Exercise description:
Find the lines of the material below that include the string "site", then copy each one.

Data under study:
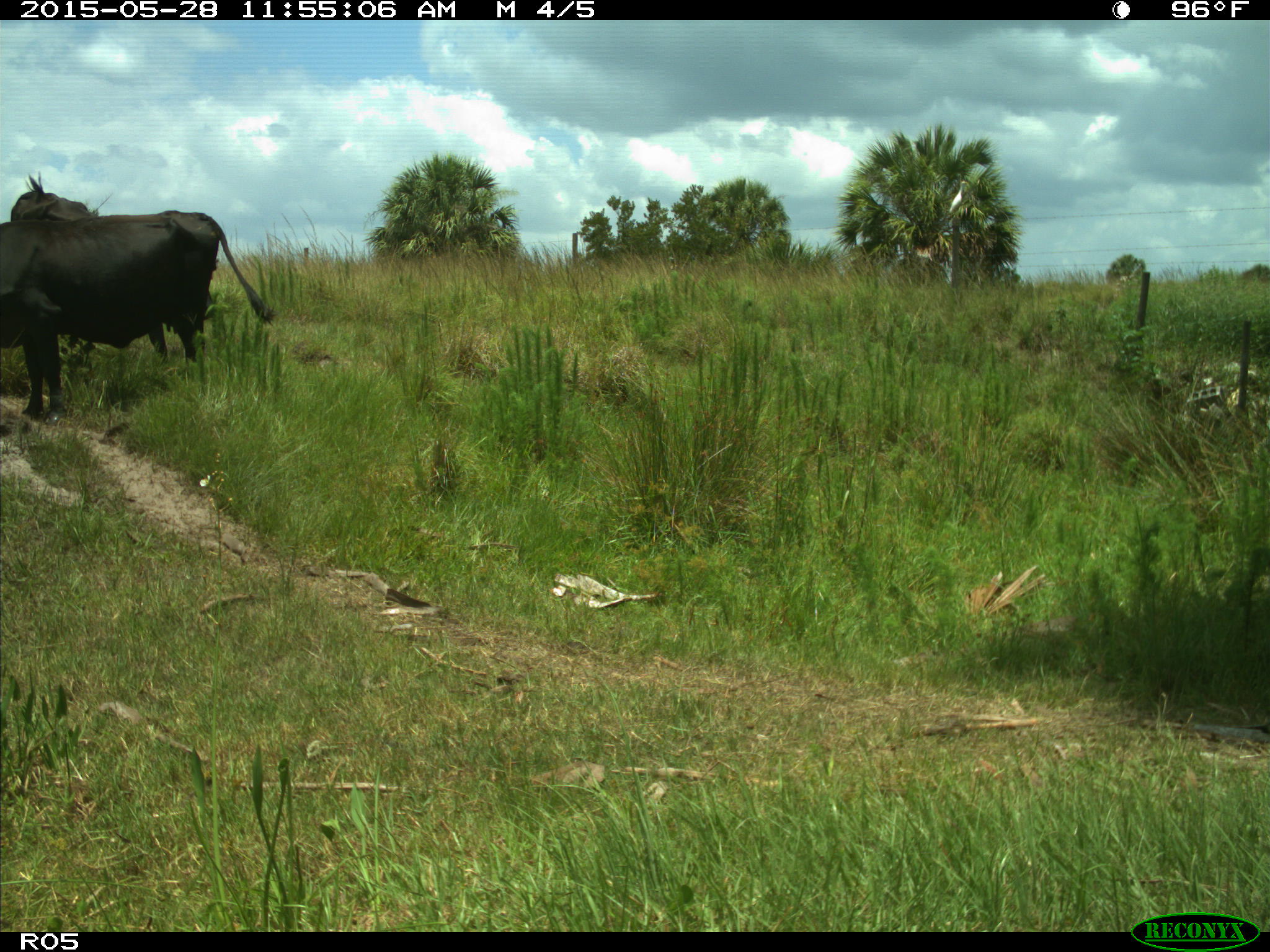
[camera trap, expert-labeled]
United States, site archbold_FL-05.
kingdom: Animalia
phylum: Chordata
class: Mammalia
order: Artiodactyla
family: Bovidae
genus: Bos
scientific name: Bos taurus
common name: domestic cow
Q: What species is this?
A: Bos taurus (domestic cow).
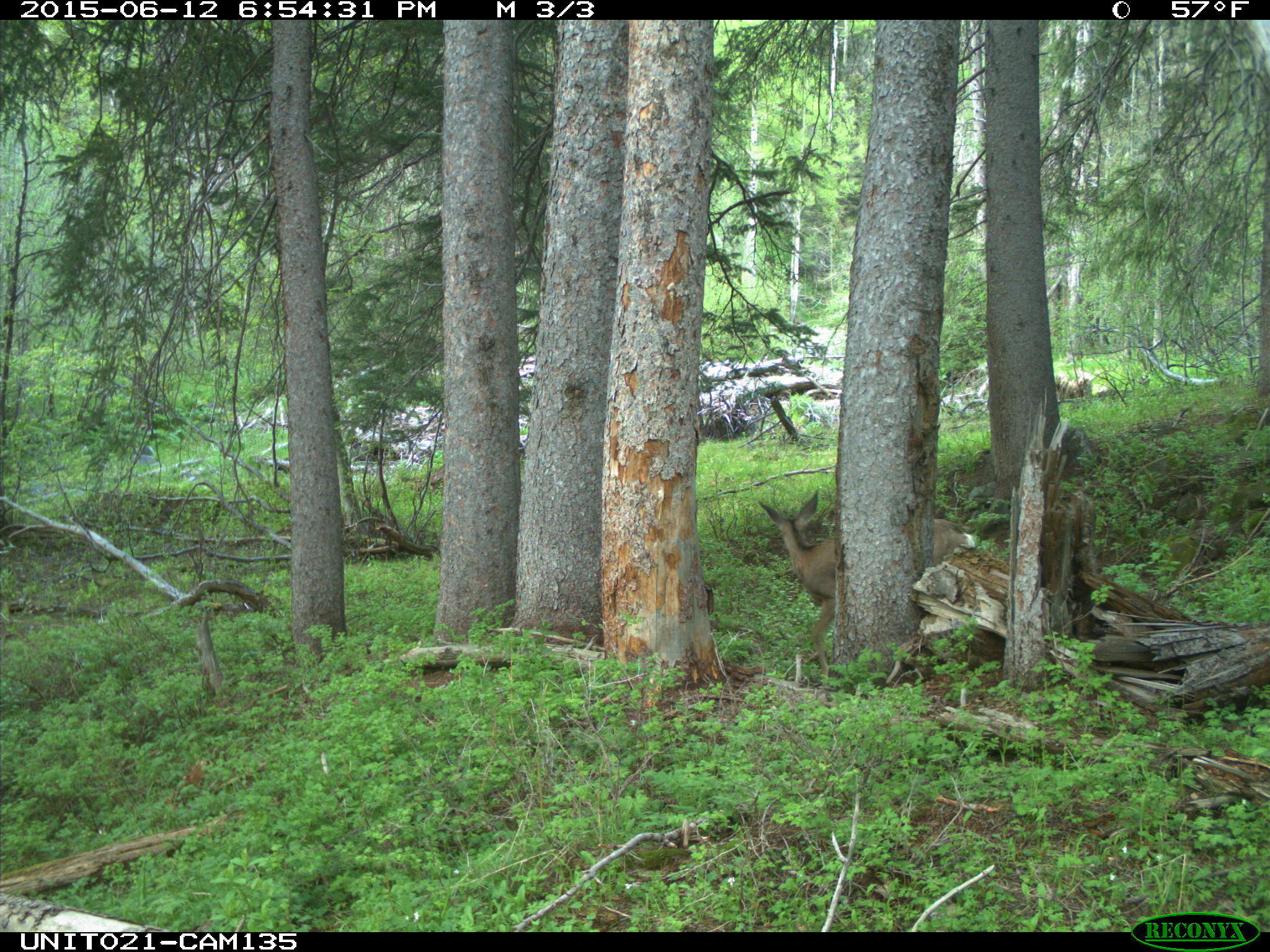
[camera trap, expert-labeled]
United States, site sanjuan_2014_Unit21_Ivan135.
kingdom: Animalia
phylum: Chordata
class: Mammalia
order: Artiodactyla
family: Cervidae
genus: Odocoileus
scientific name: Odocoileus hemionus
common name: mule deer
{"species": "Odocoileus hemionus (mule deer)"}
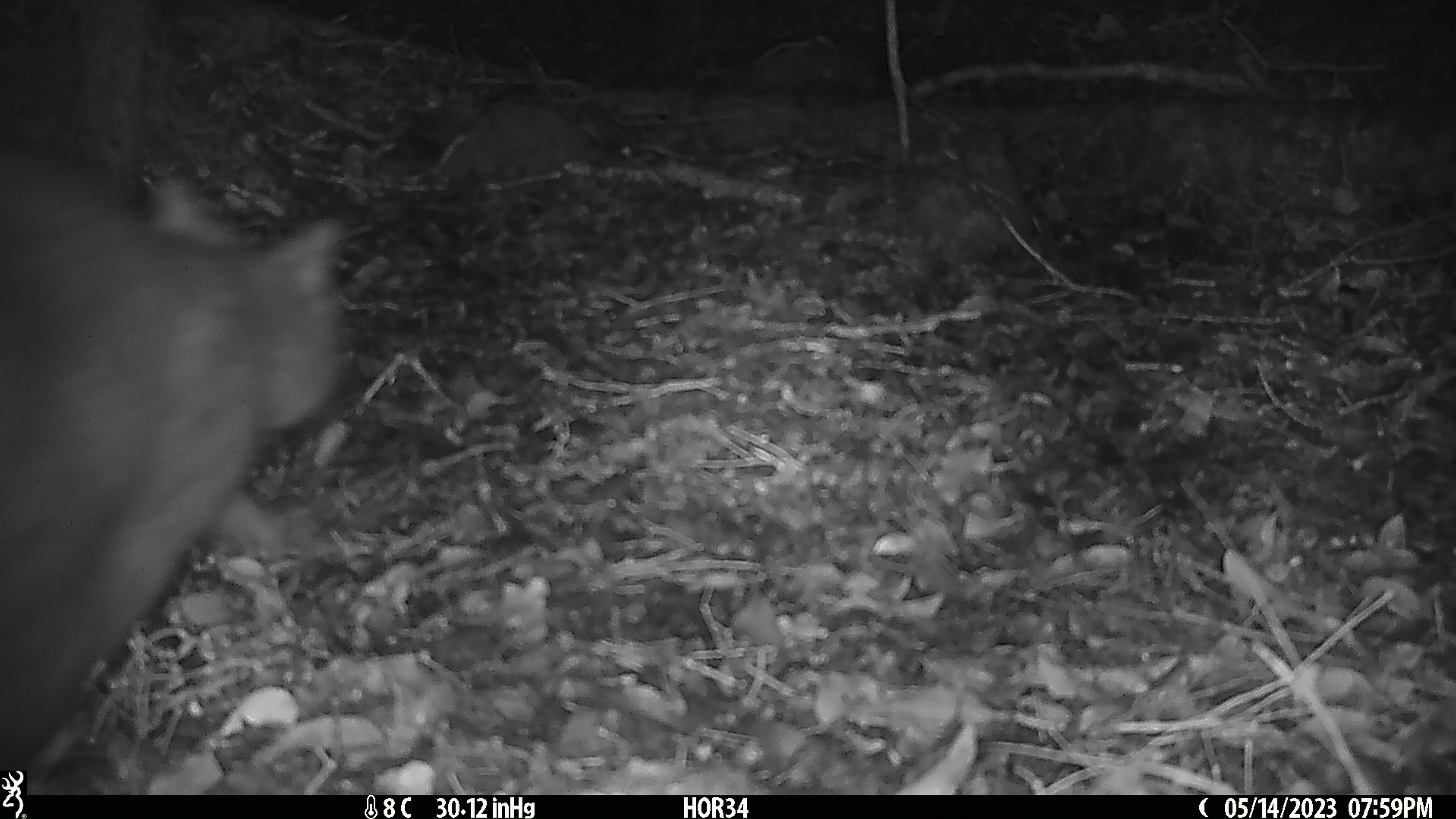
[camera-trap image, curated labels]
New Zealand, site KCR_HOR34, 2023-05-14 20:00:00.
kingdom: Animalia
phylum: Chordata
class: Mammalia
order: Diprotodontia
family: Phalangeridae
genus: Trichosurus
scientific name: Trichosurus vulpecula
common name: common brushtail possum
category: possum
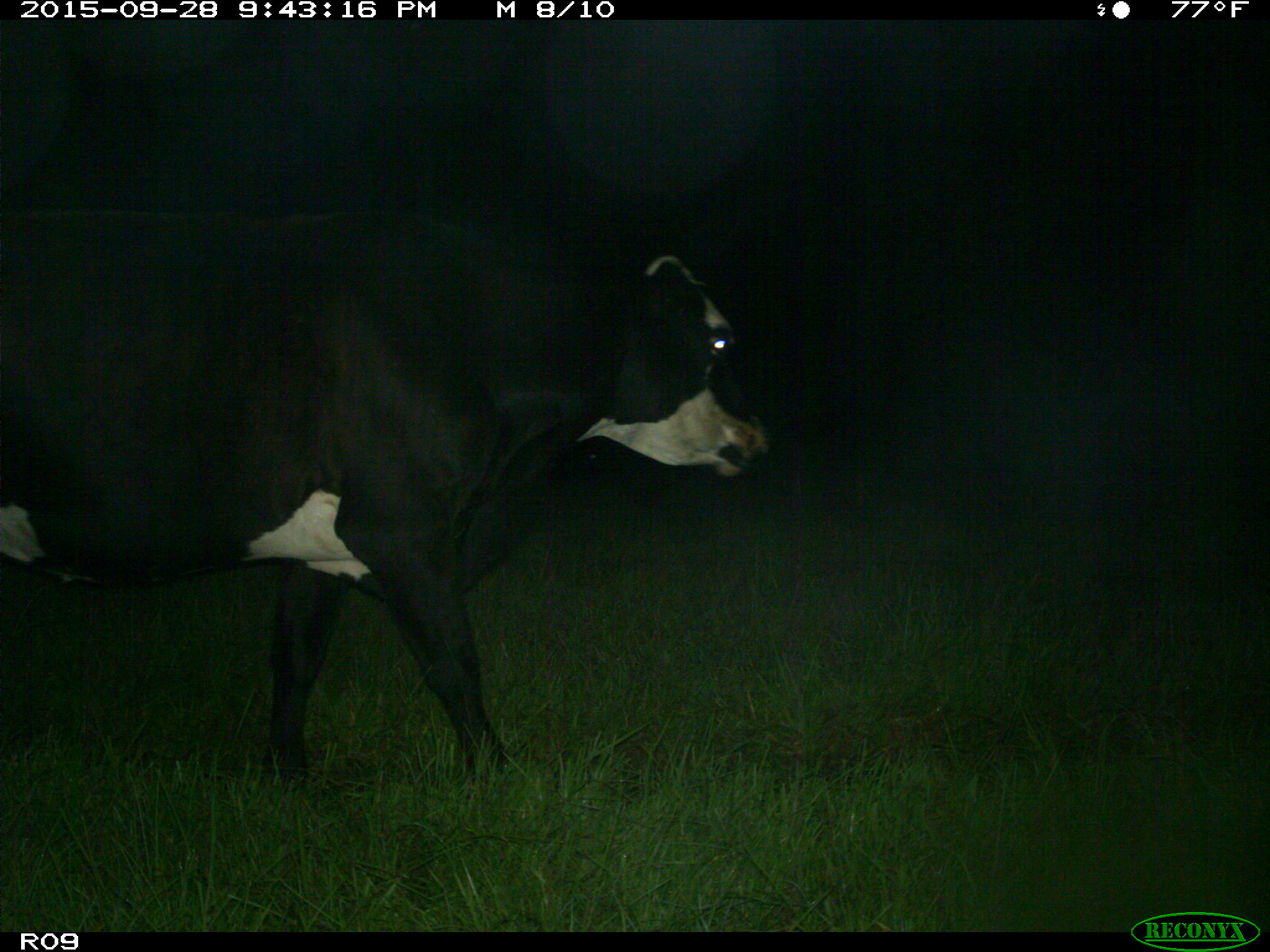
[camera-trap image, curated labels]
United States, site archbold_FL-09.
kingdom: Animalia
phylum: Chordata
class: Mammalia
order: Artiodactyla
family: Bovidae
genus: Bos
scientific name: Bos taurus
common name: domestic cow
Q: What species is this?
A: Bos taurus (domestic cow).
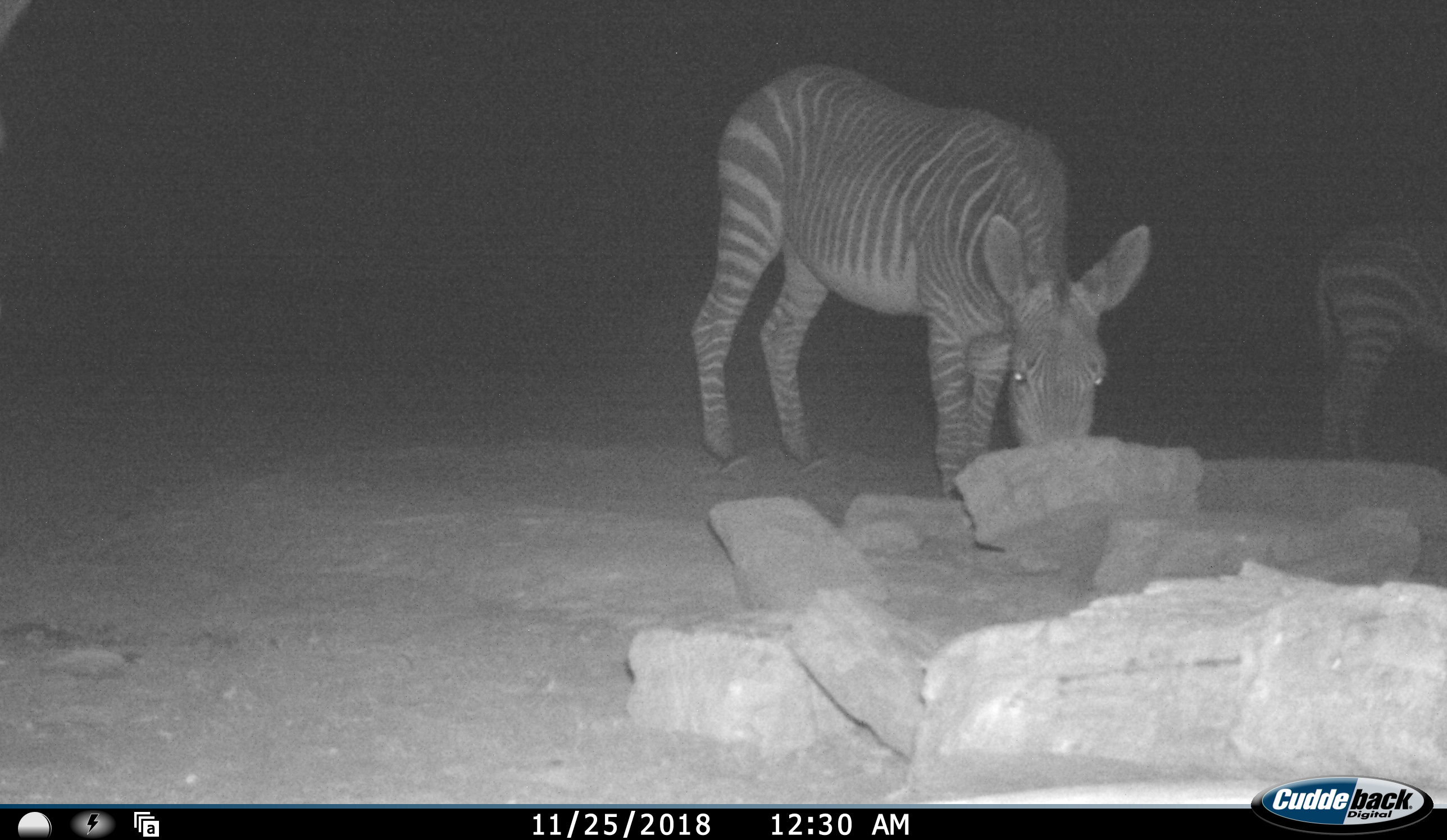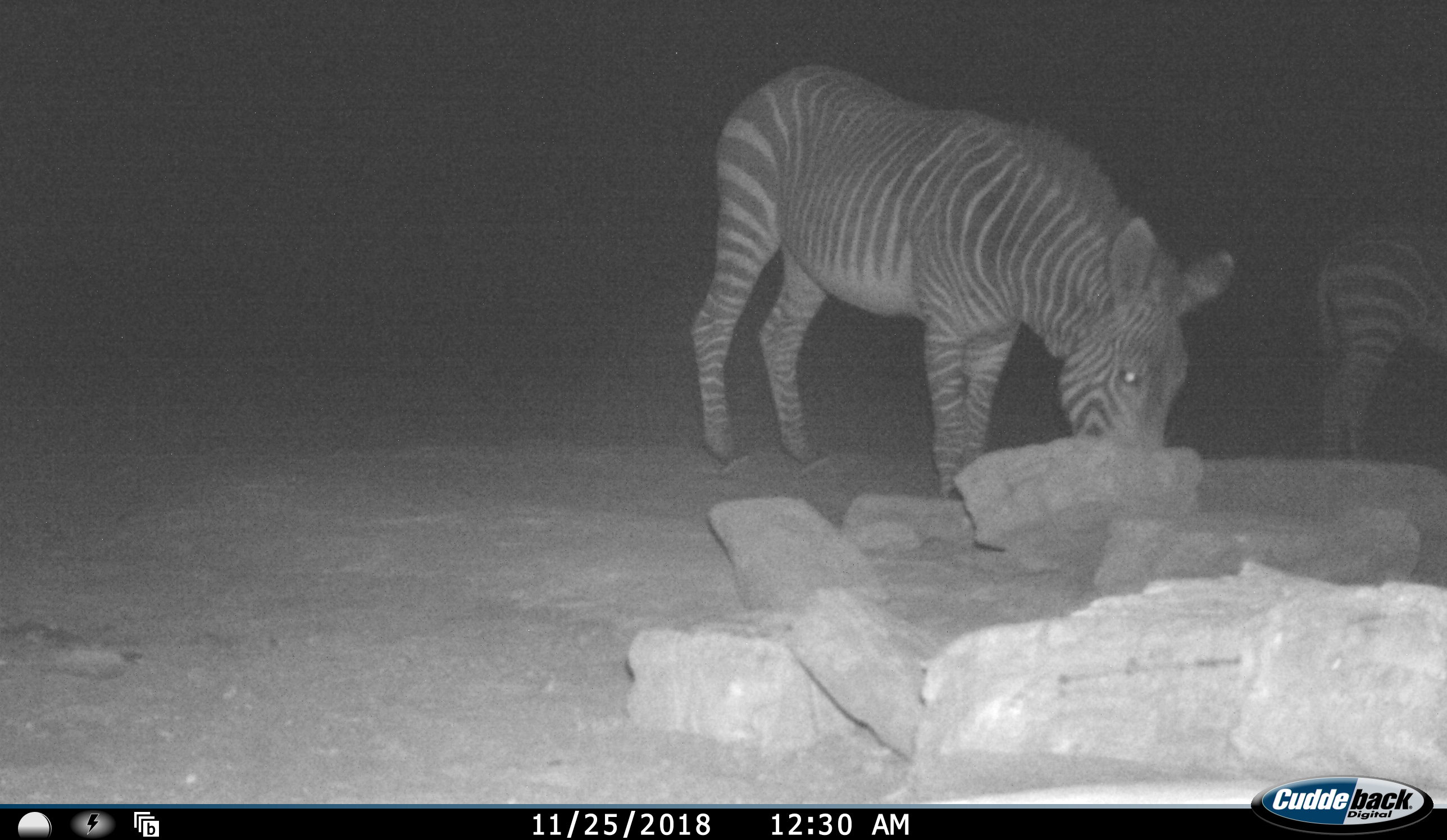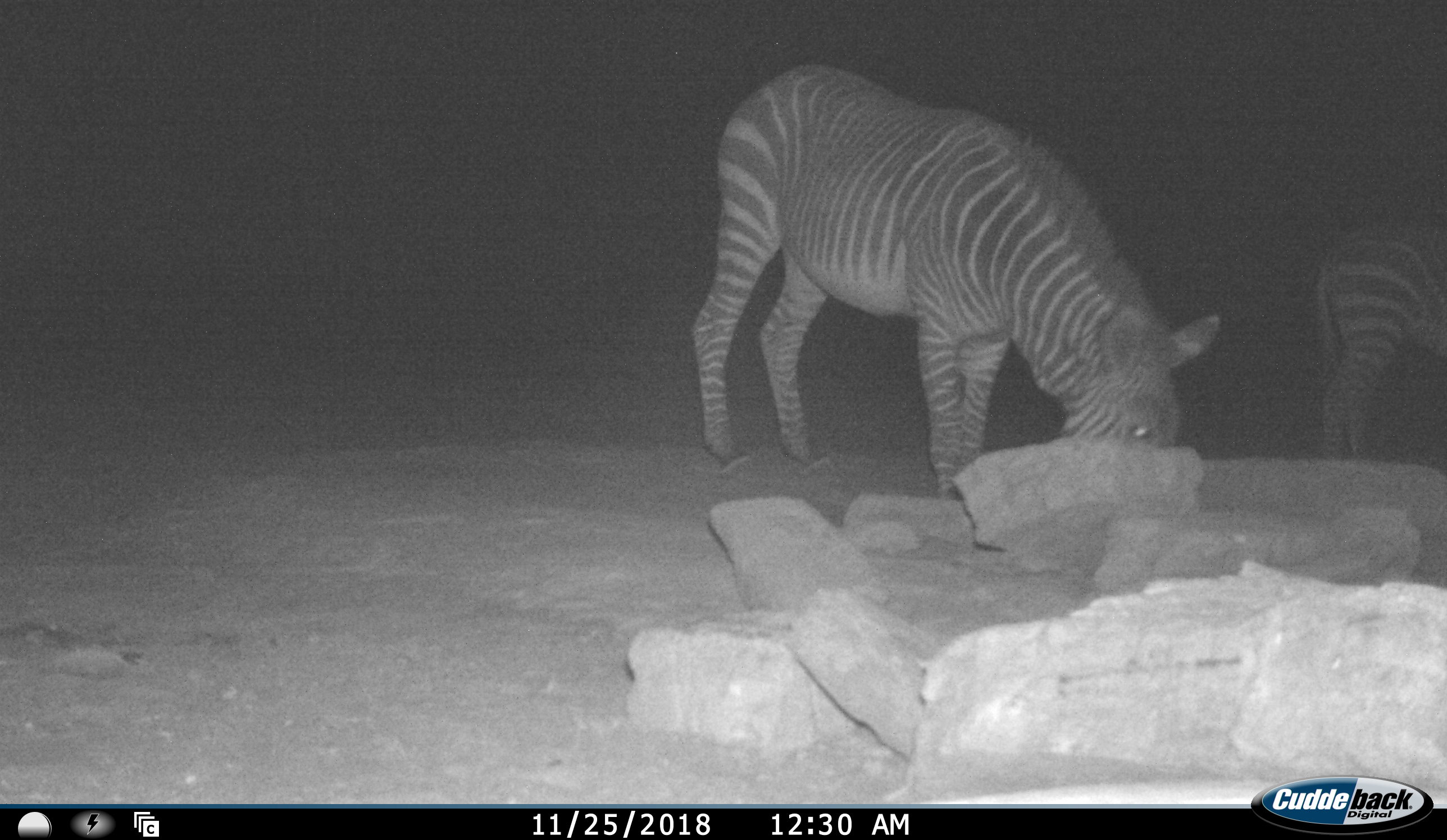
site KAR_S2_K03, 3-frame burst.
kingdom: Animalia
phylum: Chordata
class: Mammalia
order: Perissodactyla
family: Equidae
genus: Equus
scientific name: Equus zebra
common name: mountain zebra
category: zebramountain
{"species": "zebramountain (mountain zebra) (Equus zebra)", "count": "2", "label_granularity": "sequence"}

Reply to the exercise:
United States, site archbold_FL-05.
United States, site sanjuan_2014_Unit21_Ivan135.
New Zealand, site KCR_HOR34, 2023-05-14 20:00:00.
United States, site archbold_FL-09.
site KAR_S2_K03, 3-frame burst.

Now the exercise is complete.